Setelah berkolaborasi dengan WAFT Lab tahun lalu, Thomson mengaku bersemangat untuk kembali ke Surabaya di mana WAFT Lab berasal untuk membantu WAFT Lab merampungkan proyek yang menarik ini. “Konsep 2-Tak berasal dari Helmi dan Debrina. Mereka memiliki ide untuk mengubah mobil van Mitsubishi keluaran 1991 menjadi laboratorium keliling yang dapat digunakan untuk membawa berbagai program lokakarya mereka ke daerah-daerah lain di Indonesia,” ungkapnya.

Thomson menambahkan bahwa pameran di Hotel Monopoli hanyalah awal bagi 2-Tak sebelum berkeliling ke tempat-tempat lain di Indonesia tahun depan. “Saya pikir ini adalah cara yang sangat menarik agar publik bisa mengetahui langkah awal terlibat dalam proses-proses yang ditawarkan,” komentarnya. “Saya suka ide sebuah mobil yang berkeliling untuk menawarkan program yang mendidik serta mengundang masyarakat untuk terlibat dalam proses teknologi atau pembuatan seni yang mungkin awalnya terlihat menakutkan.”
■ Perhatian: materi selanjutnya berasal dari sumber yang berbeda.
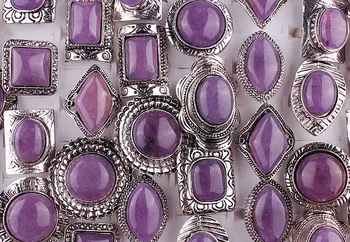 

Wholesale Bulk Lots 12Pcs Oversize Mix Style Purple Natural Amthyst Gem stone Tibet Silver Finger Rings Band Wedding Engagement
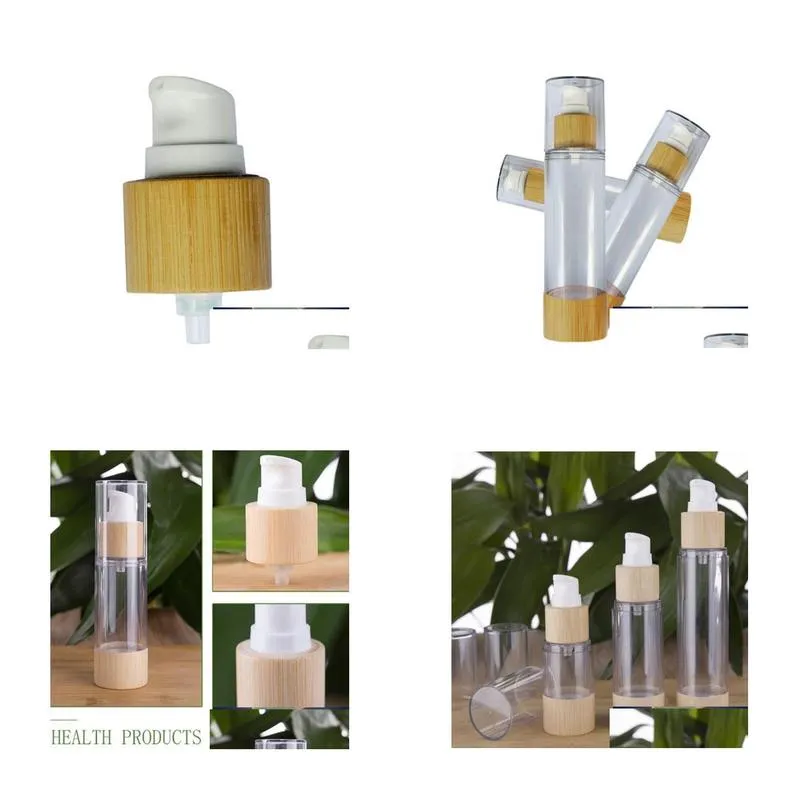 new bamboo cosmetic packaging bottle 20ml 30ml 50ml 80ml 100ml 120ml empty airless vacuum pump bottles for makeup cream serum lotion skin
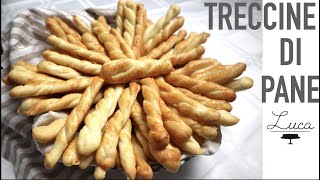 TRECCINE di pane , ricetta facile per preparare grissini intrecciati croccanti e saporiti.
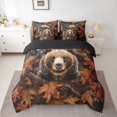 thumbnail image 2 of Feelyou 3D Brown Bear Bedding Comforter Set 7pcs, Autumn Leaves Queen Bedding Sets, 2 of 8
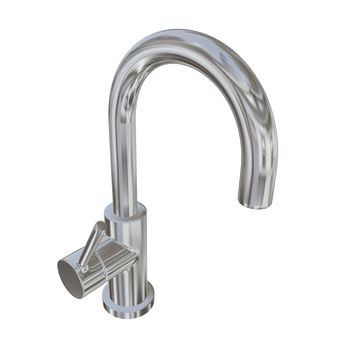 Modern faucet with chrome or stainless steel finishing, 3d illustration, isolated against a white background. Kitchen fixtures.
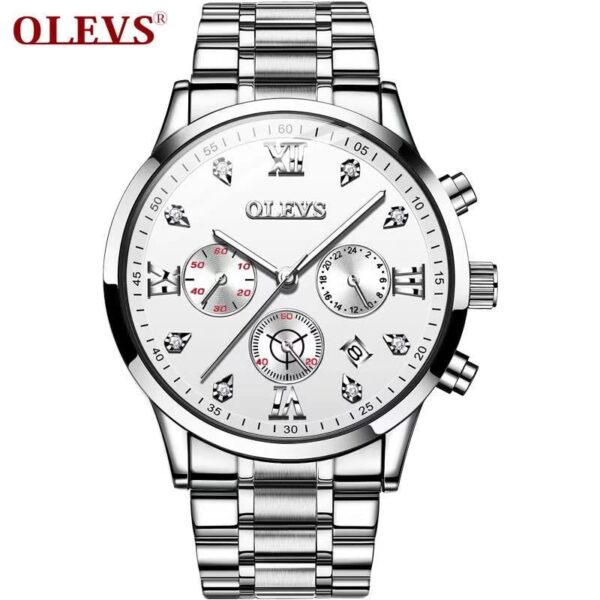 OLEVS 2868 Watch Men's Chronograph Quartz Watch (White)
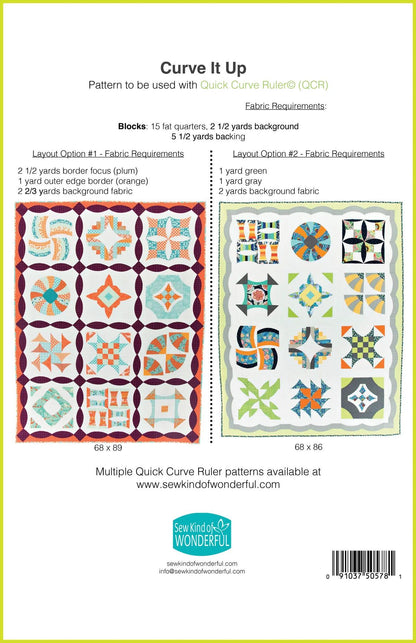 Sew Kind of Wonderful Curve It Up Quilt Pattern #408 - 2 Size Variations (SKW Rulers Sold Separately)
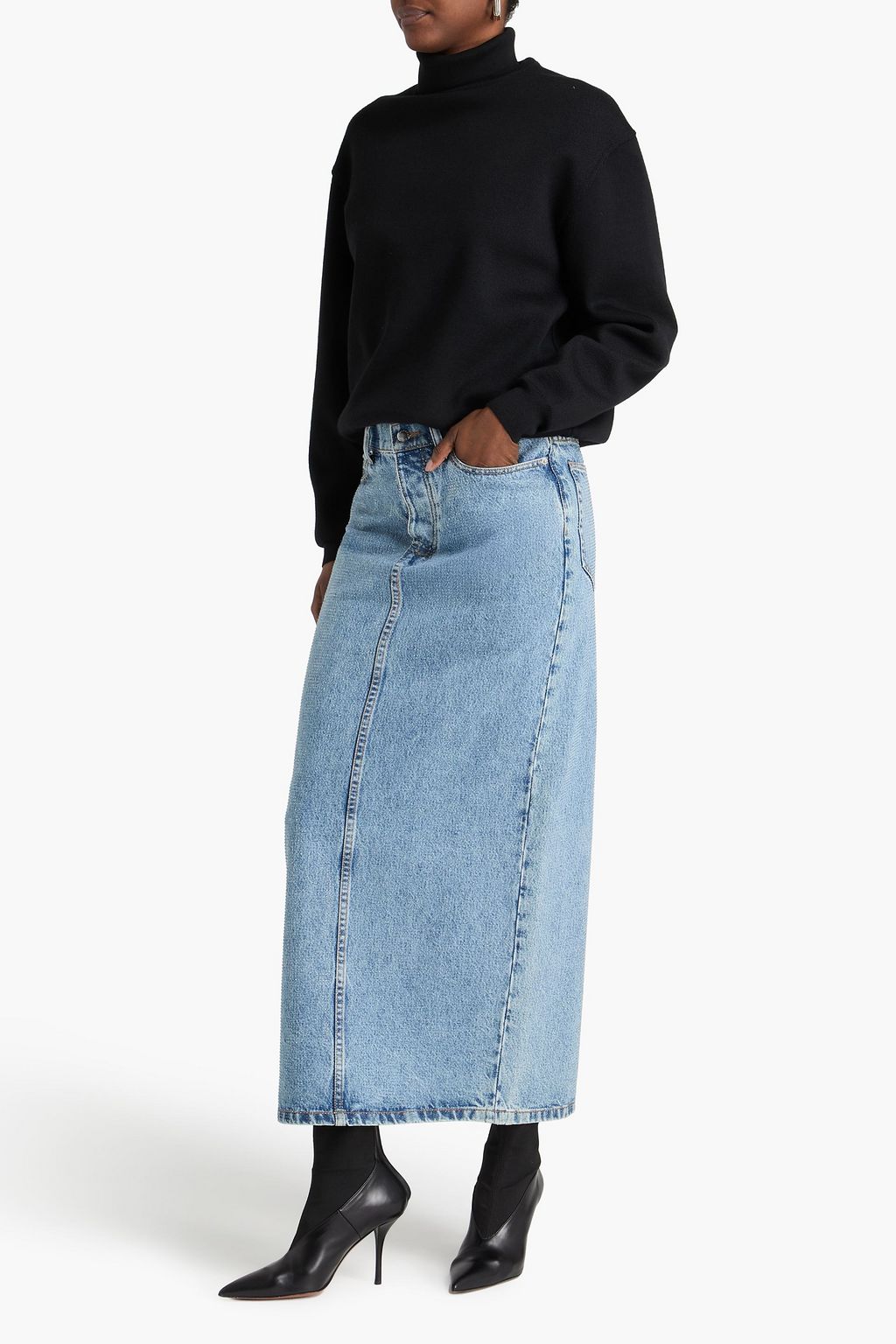 ALEXANDER WANG Crystal-embellished denim maxi skirt | THE OUTNET ALEXANDER WANG Crystal-embellished denim maxi skirt | THE OUTNET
Meskipun tidak ikut terlibat di proses awalnya, Thomson kemudian bergabung untuk proyek 2-Tak setelah berdiskusi panjang dengan WAFT Lab. “Rasanya masuk akal saya ikut terlibat dan membantu proyek ini, terutama karena karya-karya saya pribadi kebanyakan bergerak di ranah seni visual, teater, musik dan robotika,” terangnya.

Kecintaannya akan semangat kolektif di WAFT Lab juga mendorong Thomson untuk melakukan kolaborasi ini. “Saya menyukai hubungan dan pertemanan yang muncul selama dua tahun terakhir bersama para seniman dan kolektif Indonesia. Saya bersyukur bisa menghabiskan banyak waktu dengan WAFT Lab, memahami cara kerja mereka dan bekerja dengan orang-orang yang menyenangkan,” pujinya, seraya menambahkan bahwa ada kemungkinan berkolaborasi lagi dengan WAFT Lab di masa depan.

“Saya suka dan merasa terhubung dengan semangat berkarya di antara para seniman yang saya temui. Ada kesamaan semangat antara mereka dan saya yang membuat pengalaman saya di Indonesia terasa sangat menyenangkan.”